Misogyny is oftentimes a slow and compounding disease, and in my case this was exactly what happened.  My descent into the horrid self-loathing kind of depression wasn’t the result of one or two traumatic instances as a young woman - it was the result of that last straw that broke the camel’s back.  A hatred of all things feminine from the Bible to reading Shopenhauer to Barbie dolls that say that “math is hard” and surprisingly even to women who despise dresses…….what was left was an empty shell with a uterus, and subcutaneous fat in miraculously the “right” places that defined an hourglass figure.

My mind, my sexuality, and my dreams?  Ultimately, they are secondary.  It was atrocious living day to day trying desperately to cope with this situation.
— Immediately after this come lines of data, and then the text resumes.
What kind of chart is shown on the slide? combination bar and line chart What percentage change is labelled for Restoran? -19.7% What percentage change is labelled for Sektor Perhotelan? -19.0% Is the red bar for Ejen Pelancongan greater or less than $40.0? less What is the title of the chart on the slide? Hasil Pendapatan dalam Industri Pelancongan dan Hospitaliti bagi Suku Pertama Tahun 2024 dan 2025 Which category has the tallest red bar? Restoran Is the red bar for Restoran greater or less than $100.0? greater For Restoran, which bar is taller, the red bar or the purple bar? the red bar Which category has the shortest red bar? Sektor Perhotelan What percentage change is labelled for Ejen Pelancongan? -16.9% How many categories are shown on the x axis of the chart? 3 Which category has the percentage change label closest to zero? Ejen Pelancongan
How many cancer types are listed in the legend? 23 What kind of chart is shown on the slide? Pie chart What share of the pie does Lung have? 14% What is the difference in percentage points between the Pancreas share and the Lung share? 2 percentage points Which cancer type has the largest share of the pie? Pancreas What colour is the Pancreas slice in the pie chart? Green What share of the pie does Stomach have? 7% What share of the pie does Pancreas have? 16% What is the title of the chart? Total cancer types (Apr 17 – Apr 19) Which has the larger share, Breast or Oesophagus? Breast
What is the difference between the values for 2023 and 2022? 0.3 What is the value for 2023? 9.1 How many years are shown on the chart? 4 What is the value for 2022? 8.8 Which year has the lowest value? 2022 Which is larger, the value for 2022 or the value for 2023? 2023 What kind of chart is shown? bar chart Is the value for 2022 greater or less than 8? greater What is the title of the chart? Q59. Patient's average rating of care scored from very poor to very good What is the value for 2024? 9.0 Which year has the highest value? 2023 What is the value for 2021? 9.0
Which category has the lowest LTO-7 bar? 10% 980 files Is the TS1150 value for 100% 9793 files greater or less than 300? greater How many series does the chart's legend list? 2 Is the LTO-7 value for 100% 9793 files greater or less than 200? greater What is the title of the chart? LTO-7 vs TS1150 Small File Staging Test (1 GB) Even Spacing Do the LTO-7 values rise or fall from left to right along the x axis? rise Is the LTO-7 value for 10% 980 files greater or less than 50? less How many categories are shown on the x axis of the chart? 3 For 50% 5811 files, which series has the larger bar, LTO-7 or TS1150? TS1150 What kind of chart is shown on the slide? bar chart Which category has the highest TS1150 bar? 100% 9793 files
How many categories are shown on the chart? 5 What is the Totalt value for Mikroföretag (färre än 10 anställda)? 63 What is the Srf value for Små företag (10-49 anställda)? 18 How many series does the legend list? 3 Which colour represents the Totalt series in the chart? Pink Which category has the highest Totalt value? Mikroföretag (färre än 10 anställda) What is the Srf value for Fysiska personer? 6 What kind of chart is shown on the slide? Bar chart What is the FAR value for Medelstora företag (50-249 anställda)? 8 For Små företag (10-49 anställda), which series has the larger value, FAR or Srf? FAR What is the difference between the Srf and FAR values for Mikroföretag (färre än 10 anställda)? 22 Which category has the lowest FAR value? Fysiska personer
Ladies, it does NOT have to be this way.  I hope to point out that we do have our trinity right here in this world, and as an archetype that we can aspire to……And we can even find gratitude for our menses (*snort* I know, bear with me).  This wisdom can be divined from the three stages that we live through in a relatively short amount of time for the first 50 years of our lives.

Mother - Maiden - Crone………Father - Son - Holy Spirit

My purpose at the moment is not to somehow show that major doctrinal study was ripped from the three personas that women mostly experience naturally.  But to parallel for the sake of feminine sanity that we DO have a model in our relationships with not only the other women in our lives but with our own selves, too. 

More to come…..



Brendan says:

The roots of misogyny run much deeper into our cultural and psychological past than Christianity does. The shift from feminine deities, and the co-opting of vital fertility symbolism in the male form goes back millennia before Jesus came along, and tends to be a constant wherever large organized civilizations, with their linear histories, appear.



justplainjain says:

Yep, before the advent of X-ianity, nearly all civilizations were primarily matriarchal and focused on feminine deities;
femininity was accepted as a precious and divine principle because, after all, it was women who possessed the mystical and magical “power” (what we now know to be biological) to perpetuate the species.
And, weren’t the witch-trials of the inquisition also primarily a way for the church and patriarchal governments to remove “power” from the hands of midwives/healers in order to make their subjects more dependent/subservient to said patriarchal power structures?
I’m just guessin’.

This is not to say that humanity has not benefited in many ways from the changes that came with the patriarchal-shift (i’m thinking of scientific, technological, medical advances that came from the academic/civic institutions that were originally church-based),
but one certainly has to wonder if the benefits that resulted couldn’t, and SHOULDN’T, have been achieved much less brutally regarding the heartless trampling of so many weaker civilizations…
Though it is also important to point out that the raped indigenous/pagan/matriarchal cultures were never quite immune to violence themselves, as much as we’d like to believe in the ‘good old days’ of peaceful naked pagans dancing in firelit wooded groves and gently worshipping she-deities…there were always female war-gods, too. Brutal bunch of bitches, god bless them all…



Thalia says:

That’s a very good point, Brendan, and I agree with you. For now, I wanted to focus on the influence of the Trinity concept in religious teachings, and especially how it affected me.



Thalia says:

LOL jane….I love your feistyness. It’s obviously something I identify with.

It’s extremely interesting to see the devolution of feminine deity worshippers and the eventual scrapping of them completely from myth and culture.